- [ТЕКСТ ДОКУМЕНТА]:
↓↓↓

ВКонтакте
Электронный литературный журнал. Выходит один раз в месяц. Основан в апреле 2014 г.
№ 224 декабрь 2024 г.
» » Светлана Михеева. В СТРАНЕ ЗАПРЕДЕЛЬНЫХ СМЫСЛОВ

Светлана Михеева. В СТРАНЕ ЗАПРЕДЕЛЬНЫХ СМЫСЛОВ


К 110-летию со дня рождения Астрид Линдгрен


Для начала стоит признаться, чтобы вы понимали всю серьёзность сказанного ниже: в детстве ни одна книга Астрид Линдгрен не попала мне в руки. Формально её герои присутствовали и в моей жизни – в качестве мультяшного Карлсона, дикого, но симпатишного, и киношной Пеппи (ничуть не симпатичной, редкостной грубиянки). Однажды повесть «Рони, дочь разбойника» напечатали в «Науке и жизни», куда я охотно заглядывала в поисках чудес. Но в сравнении с чудесами на соседних страницах Рони сильно проигрывала. Повесть осталась непрочитанной. И долгое время, вплоть до вопиющей современности, имя Линдгрен ассоциировалось лишь с комичной фрекен, вызывающей скорую посредством душа. Поэтому чистота «взрослого» прочтения была сродни ощущениям первобытных племён, увидевших самолёт. И я скажу вам: Линдгрен в этот момент оказалась для меня вовсе не «детским» чтением. Пожалуй, её личное заявление о том, что она никогда не хотела и не будет писать для взрослых, сделано сгоряча.

↑↑↑

- [ИСХОДНЫЕ ДАННЫЕ]:
↓↓↓

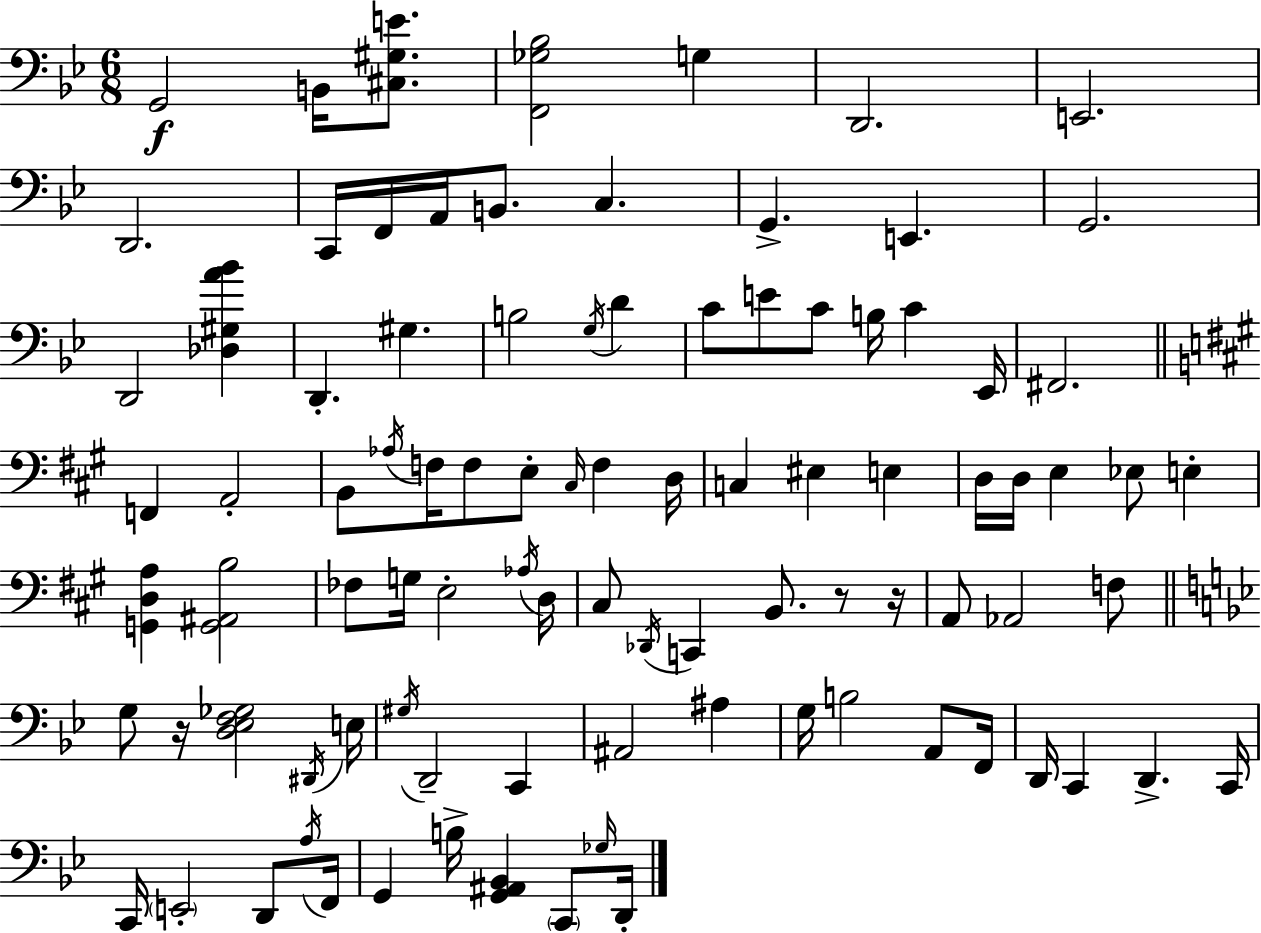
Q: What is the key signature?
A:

↑↑↑

- [ЗАДАНИЕ]:
Ответьте по тексту об Астрид Линдгрен:
(a) Когда основан электронный литературный журнал?
(b) К какой дате приурочен текст?
(c) В каком издании напечатали повесть «Рони, дочь разбойника»?
Строки здесь ни при чём.

- [ОТВЕТ]:
(a) В апреле 2014 г.
(b) К 110-летию со дня рождения Астрид Линдгрен.
(c) В «Науке и жизни».